Le marquage isotopique de molécules consiste à substituer à des atomes de carbone ou d'hydrogène un de leurs isotopes radioactifs (carbone 14 ou 14C, tritium) ou stables (13C, deutérium D). Les atomes substitués servent alors de traceur pour suivre par exemple le devenir d'un médicament dans l'organisme (pharmacocinétique).
Des chimistes du CEA-Joliot ont développé des procédés utilisant l'« échange isotopique dynamique », qui consiste à rompre une liaison entre deux atomes et à la reformer en substituant un isotope à l'un d'entre eux, sans modifier la structure de la molécule. Ils cherchent désormais à perfectionner ces procédés en réduisant le nombre d'étapes, ainsi que la quantité des produits inutilisés.
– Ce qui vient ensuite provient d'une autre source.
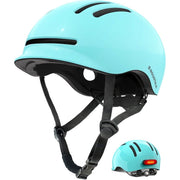 Mountalk MT-AH Feixiang Adults Bicycle Helmet, M, Aqua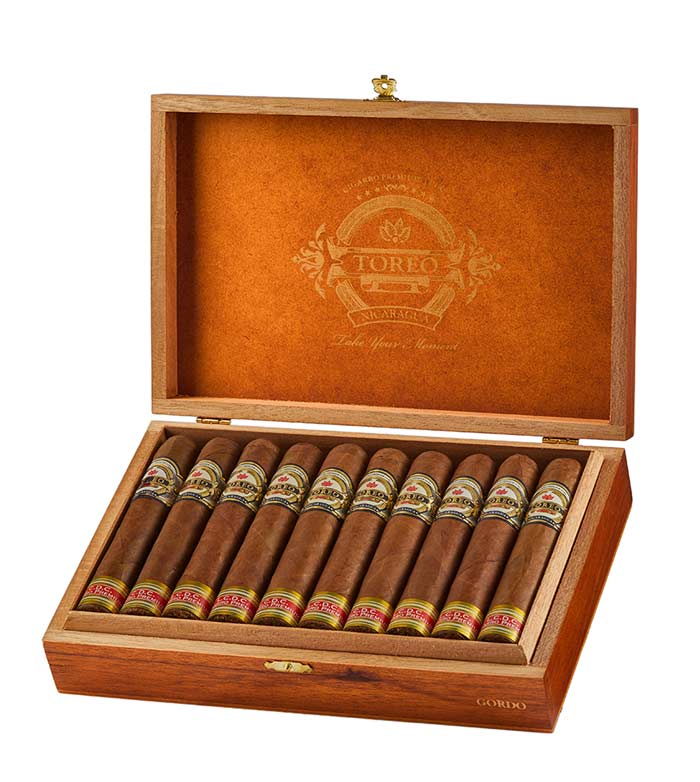 toreo-nicaragua-box
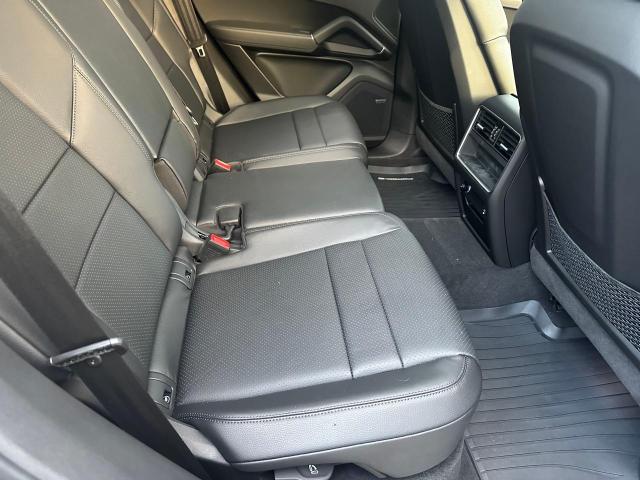 2023 PORSCHE CAYENNE BA - WP1AA2AY0PDA04861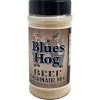 Blues Hog Beef Marinade Mix 11 Oz. BBQ Sauces, Marinades, Condiments & Seasonings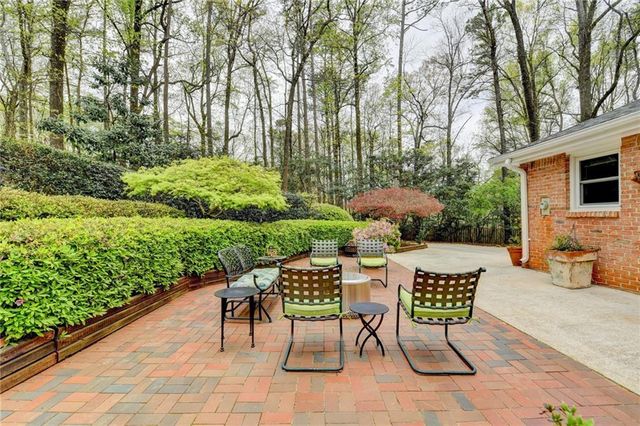 5455 Pheasant Run, Stone Mountain, GA 30087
Alors que leur expertise est largement reconnue dans le marquage du carbone (14C ou 13C), les chercheurs explorent cette fois l'échange dynamique d'isotopes du soufre, un atome présent dans de nombreuses molécules biologiques actives.
Leur procédé est basé sur l'activation réversible de la liaison C-S, portée par une molécule de type aryl-S-alkyl, et catalysée par le nickel. Or ce transporteur d'isotopes du soufre peut également échanger des isotopes de carbone et d'hydrogène, ce qui en fait une plateforme « multi-échanges » permettant le marquage isotopique au choix du soufre, du carbone ou de l'hydrogène.
Cryptage isotopique
Les chimistes soulignent que leur procédé permettrait d'« encoder » à l'aide d'isotopes des composés organiques, afin de suivre et tracer des marchandises de valeur. Comment ?
En combinant trois transporteurs multi-échanges, contenant respectivement des isotopes de soufre (34S), de carbone (13C) et d'hydrogène (D), l'équipe a procédé à plusieurs échanges isotopiques et a ainsi obtenu un mélange de molécules marquées au 34S, au 13C ou au D dans des proportions qui dépendent de la combinaison initiale. À l'aide d'une analyse de routine par spectrométrie de masse, les autorités réglementaires pourraient suivre de telles signatures isotopiques et vérifier l'authenticité des molécules.